The City Council of Chula Vista, California (in the San Diego metropolitan area), announced a new policy governing how city law enforcement can use technology to protect residents from data collected by surveillance equipment. The policy was developed by a city task force after the police department began using Automated License Plate Readers in 2020 and will now be effective. However, this new policy directly affects Chula Vista’s signature drone program. The goal of the policy is to require any kind of technology that city officials and law enforcement intend to use to be reviewed by the task force, which will then determine the impact the technology will have on the public and city systems and resident privacy.

The task force consists of technology experts, financial auditors, public safety professionals, and government transparency activists. To streamline the review, all technology will fall under one of the following categories: general technology, which includes emails and cellphones; sensitive technology, such as drones and traffic signal cameras; and surveillance technology, such as the license plate readers. The highest level of oversight will apply to surveillance technology.
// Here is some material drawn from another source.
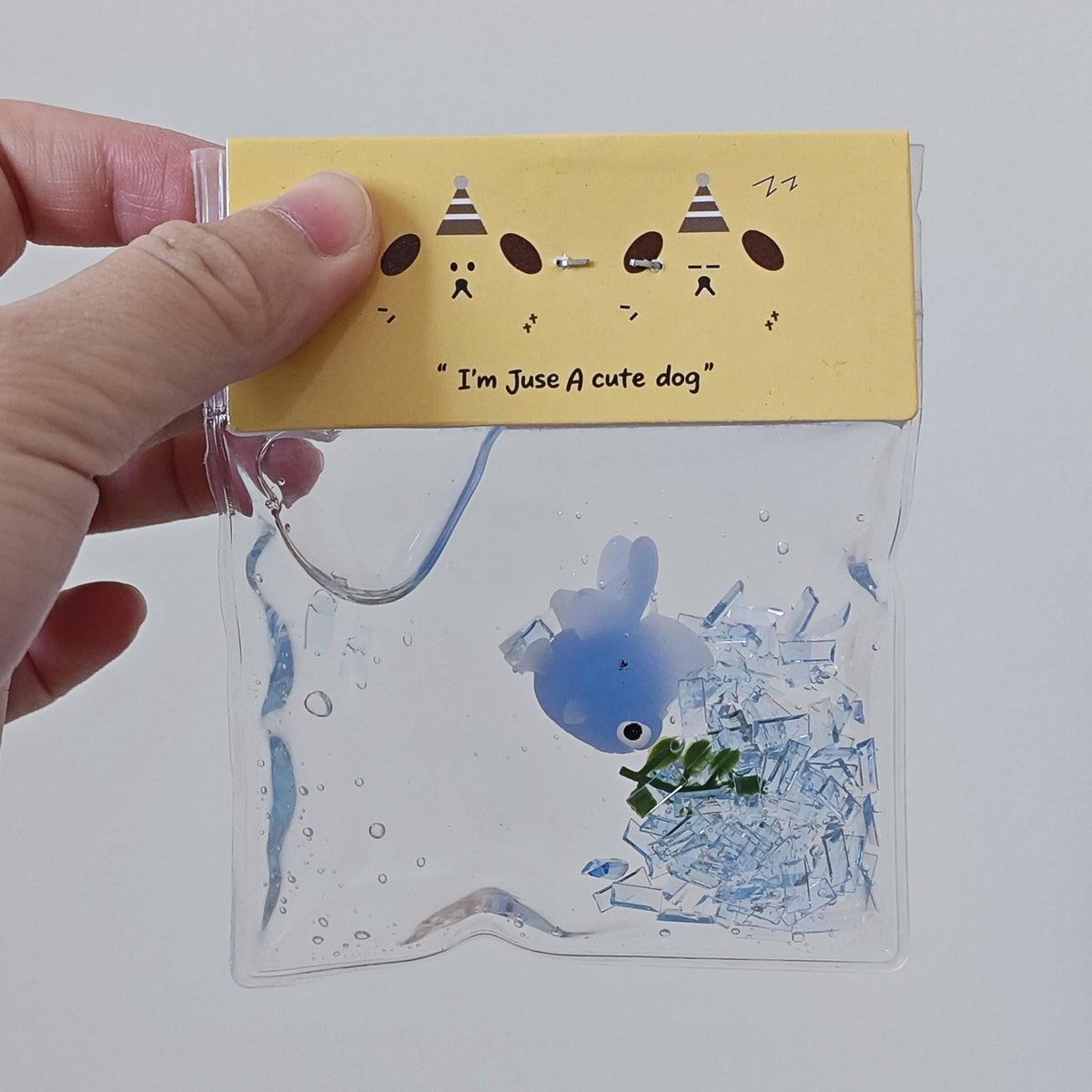 A hand holding a clear plastic bag with a yellow paper header that reads "I'm Just A cute dog" and shows a blue whale and green leaves inside.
If the technology and its use are approved by the task force, the city manager would be required to report at least once every two years about how the technology has been used, any adverse impacts, and the status of the data collected. The goal is to keep government officials accountable. So, where does that leave drones? Well, they will be subject to this policy (as noted above), but the policy does allow the City Manager or the City Council to waive certain elements of the policy “in the event of exigent circumstances or other circumstances that make compliance impossible or infeasible.” It is likely that other policies and tasks forces like this in Chula Vista will continue to pop up as city residents question the scope and oversight of surveillance using new technologies, including drones, by government entities.